FONTE:
________________________

Cominciamo da un giudizio sulla situazione delle imprese in esame, che giocano un rilevante ruolo nel nostro Paese, se è vero, come appare in un recente studio del CENSIS, che negli ultimi venti anni l'occupazione nelle piccole e medie imprese è aumentata del 45 per cento contro un aumento, nel medesimo arco di tempo di solo il 4 per cento nelle grandi imprese (considerando come tali le imprese con più di 1000 addetti). E' peraltro innegabile che nell'ultimo anno e a livello nazionale nella fascia fino a 100 addetti delle imprese medio-piccole c'è stato un non trascurabile calo occupazionale. In Piemonte le ricerche IRES per il primo piano regionale piemontese hanno messo in evidenza il peso della piccola e media impresa industriale, ma anche un loro marcato condizionamento da parte delle grandi imprese dominanti.
Leggiamo sempre nello studio CENSIS, con riferimento a tutto il Paese come le imprese minori sopravvivano, ed in misura rilevante, costituiscano sempre più "un corollario di necessaria integrazione con le imprese maggiori".
Una situazione di difficoltà nel settore è tuttavia manifesta soprattutto perché la stasi congiunturale generale si innesta su una debolezza strutturale che non consente alle imprese in esame di attingere le economie di scala e il progresso tecnico, di accedere in forme adeguate al mercato del credito (per non dire al mercato finanziario, difficile un po' per tutti) e di giovarsi dell'autofinanziamento per realizzare quegli investimenti necessari a riassorbire i maggiori costi, particolarmente di lavoro, intervenuti negli ultimi tempi. E' peraltro nostra impressione che la situazione di difficoltà sia nella nostra regione né di più né di meno marcata di quanto non lo sia a livello nazionale, se si eccettua il caso di particolari aree in difficoltà non da oggi, e per crisi di riconversione come il Biellese, l'Alto Novarese, la Valle Susa e lo stesso Casalese. Si tratta però di quantificare e di precisare meglio, con specifico riferimento alla nostra regione, gli aspetti accennati in termini generali e a ciò dovrebbe soccorrere il rapporto sull'evoluzione del settore industriale regionale nel periodo relativo al primo Piano regionale (1966 1970) sollecitato in sede di elaborazione del programma di questa Giunta e che dovrebbe riprendere e aggiornare analogo rapporto elaborato un paio di anni fa sempre dall'lRES per conto del CRPE del Piemonte. Il rapporto, che dovrà evidenziare soprattutto le aree in crisi e i settori in crisi, sarà redatto tenendo anche conto delle vaste consultazioni di cui alla mozione sulla piccola e media industria approvata dal Consiglio Regionale in data 15 dicembre 1970.

________________________

MATERIALE FORNITO:
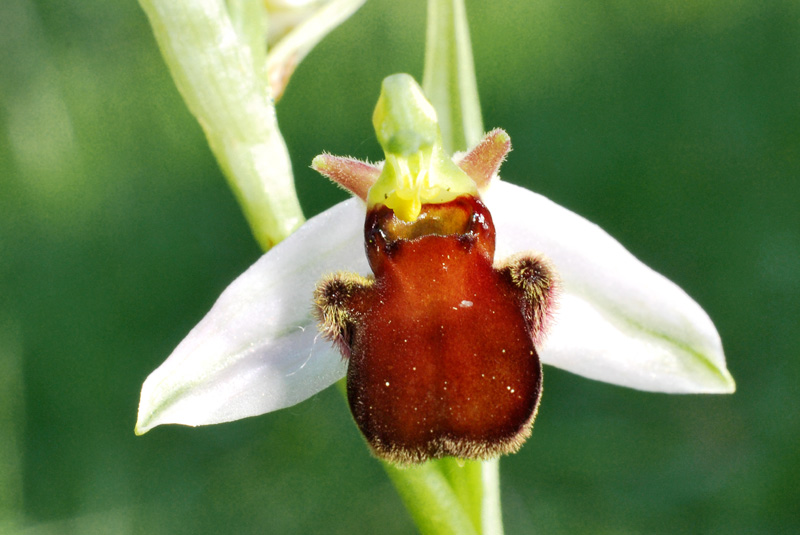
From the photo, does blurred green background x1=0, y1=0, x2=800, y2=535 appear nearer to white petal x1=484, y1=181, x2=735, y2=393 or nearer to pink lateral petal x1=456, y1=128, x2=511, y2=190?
white petal x1=484, y1=181, x2=735, y2=393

________________________

CONSEGNA:
Rispondi a queste domande sul testo sulle piccole e medie imprese:
(a) Di quanto è aumentata l'occupazione nelle piccole e medie imprese negli ultimi venti anni, secondo lo studio del CENSIS?
(b) Quali aree in difficoltà per crisi di riconversione vengono nominate?
(c) In che data il Consiglio Regionale ha approvato la mozione sulla piccola e media industria?

SOLUZIONE:
(a) Del 45 per cento.
(b) Il Biellese, l'Alto Novarese, la Valle Susa e il Casalese.
(c) Il 15 dicembre 1970.